* **RECORDED DATA**:
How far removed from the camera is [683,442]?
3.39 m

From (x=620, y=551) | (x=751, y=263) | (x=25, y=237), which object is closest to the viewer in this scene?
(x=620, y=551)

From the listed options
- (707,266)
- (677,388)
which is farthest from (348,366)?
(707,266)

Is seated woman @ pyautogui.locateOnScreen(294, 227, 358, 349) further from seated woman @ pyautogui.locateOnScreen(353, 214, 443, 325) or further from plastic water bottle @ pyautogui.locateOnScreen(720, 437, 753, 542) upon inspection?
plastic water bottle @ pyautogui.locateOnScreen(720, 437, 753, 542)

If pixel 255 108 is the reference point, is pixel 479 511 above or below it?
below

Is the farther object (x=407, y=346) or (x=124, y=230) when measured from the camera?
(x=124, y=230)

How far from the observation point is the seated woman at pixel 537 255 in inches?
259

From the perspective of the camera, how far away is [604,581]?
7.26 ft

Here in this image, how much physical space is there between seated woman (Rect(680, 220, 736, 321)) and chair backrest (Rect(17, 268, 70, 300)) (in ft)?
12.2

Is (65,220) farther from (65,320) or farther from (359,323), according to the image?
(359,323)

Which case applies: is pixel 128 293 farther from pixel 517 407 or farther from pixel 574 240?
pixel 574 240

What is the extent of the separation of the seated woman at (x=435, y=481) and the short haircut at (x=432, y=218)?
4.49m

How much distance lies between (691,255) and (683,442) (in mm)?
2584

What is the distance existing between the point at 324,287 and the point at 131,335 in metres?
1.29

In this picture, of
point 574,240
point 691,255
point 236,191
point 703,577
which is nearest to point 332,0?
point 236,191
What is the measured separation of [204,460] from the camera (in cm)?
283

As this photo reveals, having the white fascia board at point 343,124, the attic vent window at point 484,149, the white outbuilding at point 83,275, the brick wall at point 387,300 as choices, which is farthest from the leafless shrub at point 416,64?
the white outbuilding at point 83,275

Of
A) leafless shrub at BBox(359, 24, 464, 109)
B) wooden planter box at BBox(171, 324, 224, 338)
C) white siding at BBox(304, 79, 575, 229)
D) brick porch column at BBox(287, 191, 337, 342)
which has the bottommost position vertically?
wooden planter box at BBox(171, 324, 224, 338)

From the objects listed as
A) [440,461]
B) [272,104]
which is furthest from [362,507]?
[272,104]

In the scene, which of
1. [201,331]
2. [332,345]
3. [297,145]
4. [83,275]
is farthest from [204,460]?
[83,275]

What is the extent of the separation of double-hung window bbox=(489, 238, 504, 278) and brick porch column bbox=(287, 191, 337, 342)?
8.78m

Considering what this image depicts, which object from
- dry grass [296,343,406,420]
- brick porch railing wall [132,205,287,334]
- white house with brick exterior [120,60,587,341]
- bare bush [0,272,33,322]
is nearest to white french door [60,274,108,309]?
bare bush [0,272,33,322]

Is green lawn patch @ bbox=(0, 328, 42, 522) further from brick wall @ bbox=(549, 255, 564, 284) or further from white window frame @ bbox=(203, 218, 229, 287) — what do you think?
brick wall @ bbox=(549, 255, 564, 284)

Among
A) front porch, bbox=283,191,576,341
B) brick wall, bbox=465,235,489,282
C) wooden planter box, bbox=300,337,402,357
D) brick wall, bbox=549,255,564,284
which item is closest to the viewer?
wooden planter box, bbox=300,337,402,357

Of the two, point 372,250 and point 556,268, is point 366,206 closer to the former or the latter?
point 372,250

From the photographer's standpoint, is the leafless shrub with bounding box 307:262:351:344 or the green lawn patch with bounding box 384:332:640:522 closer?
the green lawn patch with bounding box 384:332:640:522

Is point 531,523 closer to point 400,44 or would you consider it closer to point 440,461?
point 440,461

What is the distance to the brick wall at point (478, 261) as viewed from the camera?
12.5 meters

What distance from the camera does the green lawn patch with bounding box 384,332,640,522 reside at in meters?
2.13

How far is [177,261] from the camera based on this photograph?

* **PROMPT**:
Every line from the one containing "In the scene, which of" through the end of the entries above must be echoed exactly, with both ends kept.

* **TASK OUTPUT**:
In the scene, which of
1. [201,331]
2. [332,345]
3. [297,145]
4. [83,275]
is farthest from [204,460]?
[83,275]

What is the extent of the separation of double-hung window bbox=(489, 238, 504, 278) and brick porch column bbox=(287, 191, 337, 342)?
8.78m

Considering what this image depicts, which object from
- dry grass [296,343,406,420]
- brick porch railing wall [132,205,287,334]
- white house with brick exterior [120,60,587,341]
- bare bush [0,272,33,322]
is nearest to white french door [60,274,108,309]?
bare bush [0,272,33,322]

Is green lawn patch @ bbox=(0, 328, 42, 522) further from brick wall @ bbox=(549, 255, 564, 284) or further from white window frame @ bbox=(203, 218, 229, 287) — what do you think?
brick wall @ bbox=(549, 255, 564, 284)

Among
A) front porch, bbox=283,191,576,341
B) brick wall, bbox=465,235,489,282
C) wooden planter box, bbox=300,337,402,357
D) brick wall, bbox=549,255,564,284
which item is closest to the viewer?
wooden planter box, bbox=300,337,402,357

Of the two, point 372,250 and point 556,268, is point 366,206 closer to the former or the latter?
point 372,250

From the photographer's standpoint, is the leafless shrub with bounding box 307:262:351:344 or the green lawn patch with bounding box 384:332:640:522 closer?
the green lawn patch with bounding box 384:332:640:522

Is point 531,523 closer to point 400,44 or would you consider it closer to point 440,461?
point 440,461

What is the distance to the brick wall at point (478, 261) as viewed from the camera?
12.5 meters

What distance from the camera does the green lawn patch with bounding box 384,332,640,522 reside at in meters?
2.13

How far is [177,261] from the camera based on this photograph?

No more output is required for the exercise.